Outlook
Sterling remains under pressure from the BoE hold and UK political jitters, with the next driver the BoE’s guidance and ECB signals. The BoE kept rates at 3.75% in a 5–4 vote, signaling a modestly dovish tilt that weighed on the pound. Markets are pricing around 25 basis points of cuts by June 2026. The pound trades near 1.36 against the dollar and around 1.15 per euro, with sensitivity to leadership headlines and ECB policy. A cautious BoE stance could lend some support to sterling even as a thin UK data calendar and a firmer US dollar cap momentum.
Key drivers
- BoE policy decision: 3.75% hold with a 5–4 vote, suggesting a dovish tilt and shift in rate-path expectations.
- UK economic signals: December 2025 retail sales +2.5% year-on-year; inflation at 3.4%; unemployment 5.1%—a mixed policy backdrop.

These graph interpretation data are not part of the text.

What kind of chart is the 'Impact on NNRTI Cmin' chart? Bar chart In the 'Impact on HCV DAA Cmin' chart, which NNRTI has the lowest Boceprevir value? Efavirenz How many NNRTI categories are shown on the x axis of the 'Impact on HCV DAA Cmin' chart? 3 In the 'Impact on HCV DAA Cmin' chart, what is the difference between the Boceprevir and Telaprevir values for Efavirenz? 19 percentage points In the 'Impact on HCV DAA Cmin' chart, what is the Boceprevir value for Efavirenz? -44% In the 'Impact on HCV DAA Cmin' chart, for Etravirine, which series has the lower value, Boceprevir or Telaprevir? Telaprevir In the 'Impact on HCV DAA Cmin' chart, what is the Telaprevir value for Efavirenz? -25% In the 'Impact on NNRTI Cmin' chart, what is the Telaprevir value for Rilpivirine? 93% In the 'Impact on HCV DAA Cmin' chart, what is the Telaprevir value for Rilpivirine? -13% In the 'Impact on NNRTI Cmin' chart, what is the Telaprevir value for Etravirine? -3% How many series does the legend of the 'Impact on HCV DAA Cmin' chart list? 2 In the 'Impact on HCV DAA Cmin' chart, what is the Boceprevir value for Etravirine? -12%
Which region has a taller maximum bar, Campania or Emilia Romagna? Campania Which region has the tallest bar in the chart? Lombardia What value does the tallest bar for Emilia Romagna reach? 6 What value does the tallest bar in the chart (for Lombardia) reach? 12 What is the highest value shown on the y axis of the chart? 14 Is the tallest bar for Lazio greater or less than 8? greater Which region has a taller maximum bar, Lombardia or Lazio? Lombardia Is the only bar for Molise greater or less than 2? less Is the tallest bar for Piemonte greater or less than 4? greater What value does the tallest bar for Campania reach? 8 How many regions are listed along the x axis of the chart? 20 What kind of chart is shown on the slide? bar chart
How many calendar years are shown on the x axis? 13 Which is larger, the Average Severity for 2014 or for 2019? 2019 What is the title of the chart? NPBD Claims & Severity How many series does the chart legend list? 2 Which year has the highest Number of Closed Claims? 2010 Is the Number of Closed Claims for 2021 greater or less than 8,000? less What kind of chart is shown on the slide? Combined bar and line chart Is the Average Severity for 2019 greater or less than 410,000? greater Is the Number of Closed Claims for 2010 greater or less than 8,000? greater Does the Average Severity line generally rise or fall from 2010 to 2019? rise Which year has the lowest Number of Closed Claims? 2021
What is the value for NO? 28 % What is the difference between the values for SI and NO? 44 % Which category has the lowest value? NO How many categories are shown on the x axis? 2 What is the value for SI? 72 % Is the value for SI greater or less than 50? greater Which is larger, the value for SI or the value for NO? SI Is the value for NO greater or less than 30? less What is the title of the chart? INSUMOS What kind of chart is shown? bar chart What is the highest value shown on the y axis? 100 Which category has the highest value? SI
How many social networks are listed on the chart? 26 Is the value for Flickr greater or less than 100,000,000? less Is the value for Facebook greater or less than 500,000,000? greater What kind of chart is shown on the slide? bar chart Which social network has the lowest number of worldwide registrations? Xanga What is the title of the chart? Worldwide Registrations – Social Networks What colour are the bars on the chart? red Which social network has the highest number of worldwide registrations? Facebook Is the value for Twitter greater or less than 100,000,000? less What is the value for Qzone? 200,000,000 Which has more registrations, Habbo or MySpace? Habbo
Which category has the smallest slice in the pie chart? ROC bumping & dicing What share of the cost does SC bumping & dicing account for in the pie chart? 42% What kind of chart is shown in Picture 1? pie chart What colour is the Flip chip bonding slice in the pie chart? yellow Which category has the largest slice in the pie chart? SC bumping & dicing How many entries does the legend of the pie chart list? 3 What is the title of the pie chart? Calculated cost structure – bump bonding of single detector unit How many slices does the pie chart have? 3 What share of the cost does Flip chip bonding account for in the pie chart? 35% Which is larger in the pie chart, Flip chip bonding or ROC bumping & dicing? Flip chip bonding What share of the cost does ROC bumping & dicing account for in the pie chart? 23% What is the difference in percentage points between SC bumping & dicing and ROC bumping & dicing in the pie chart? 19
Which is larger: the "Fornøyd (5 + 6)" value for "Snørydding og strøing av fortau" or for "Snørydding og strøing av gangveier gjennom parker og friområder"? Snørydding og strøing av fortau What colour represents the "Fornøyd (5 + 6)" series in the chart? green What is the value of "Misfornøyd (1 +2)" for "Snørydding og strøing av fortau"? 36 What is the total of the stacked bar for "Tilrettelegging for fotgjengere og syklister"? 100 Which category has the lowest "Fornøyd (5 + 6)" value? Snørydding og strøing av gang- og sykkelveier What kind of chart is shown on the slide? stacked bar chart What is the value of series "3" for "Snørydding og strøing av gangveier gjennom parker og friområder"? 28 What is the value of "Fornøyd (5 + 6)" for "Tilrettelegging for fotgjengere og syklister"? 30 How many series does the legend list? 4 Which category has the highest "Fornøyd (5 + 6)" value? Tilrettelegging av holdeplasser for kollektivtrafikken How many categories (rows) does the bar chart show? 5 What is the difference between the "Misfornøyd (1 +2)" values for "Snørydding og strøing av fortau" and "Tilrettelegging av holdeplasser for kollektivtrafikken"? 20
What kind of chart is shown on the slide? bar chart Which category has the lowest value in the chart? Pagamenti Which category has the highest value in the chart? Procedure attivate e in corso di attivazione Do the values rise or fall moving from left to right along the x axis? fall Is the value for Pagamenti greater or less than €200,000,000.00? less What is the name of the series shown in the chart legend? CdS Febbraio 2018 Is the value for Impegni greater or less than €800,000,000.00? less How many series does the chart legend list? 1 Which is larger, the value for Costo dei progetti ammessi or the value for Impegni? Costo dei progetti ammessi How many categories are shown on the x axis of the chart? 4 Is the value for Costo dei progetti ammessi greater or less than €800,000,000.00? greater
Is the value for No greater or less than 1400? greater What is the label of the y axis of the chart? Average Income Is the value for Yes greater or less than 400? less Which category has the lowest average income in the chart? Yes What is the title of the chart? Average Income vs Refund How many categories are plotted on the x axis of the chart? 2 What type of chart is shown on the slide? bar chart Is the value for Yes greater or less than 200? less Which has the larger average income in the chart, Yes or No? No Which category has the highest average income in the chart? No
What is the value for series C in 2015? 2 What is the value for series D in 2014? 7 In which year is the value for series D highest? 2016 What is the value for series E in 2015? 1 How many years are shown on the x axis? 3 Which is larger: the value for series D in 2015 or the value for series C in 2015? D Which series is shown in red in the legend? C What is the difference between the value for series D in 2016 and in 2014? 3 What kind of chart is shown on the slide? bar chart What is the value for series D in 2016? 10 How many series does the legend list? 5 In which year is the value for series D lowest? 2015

- Policy expectations: Markets price in about 25 bps of rate cuts by June 2026, keeping the policy path uncertain for sterling.
- FX and headlines: GBPUSD touched 1.3705 on Feb 3 as headlines and data shaped sentiment; ECB signals remain a key cross-market driver.
- ECB focus: ECB policy signals and stance will influence overall risk appetite and relative value of sterling.
Range
GBPUSD around 1.3616, 1.6% above its 3-month average of 1.3398, trading in a roughly 1.3050–1.3837 range over the past six months.
GBP/EUR around 1.1521, 0.6% above its 3-month average of 1.1456, within a 1.1322–1.1590 range.
GBP/JPY around 214.0, 2.3% above its 3-month average of 209.2, within a 202.0–214.2 range.
What could change it
- BoE communications: A clearer or more hawkish/firmer policy outlook could lift sterling; a clearer path to slower easing could weigh on or support the pound depending on framing.
- UK data releases: stronger-than-expected data could push the pound higher; weaker data could pull it lower.
- ECB policy signals: hawkish surprises could widen relative gaps and influence GBP sentiment; dovish ECB signals could support risk-friendly moves elsewhere.
- UK leadership headlines: positive headlines could support GBP; political uncertainty or negative leadership news could weigh.
- USD and risk sentiment: a firmer dollar or softer global risk appetite could pressure GBP; vice versa for risk-on environments.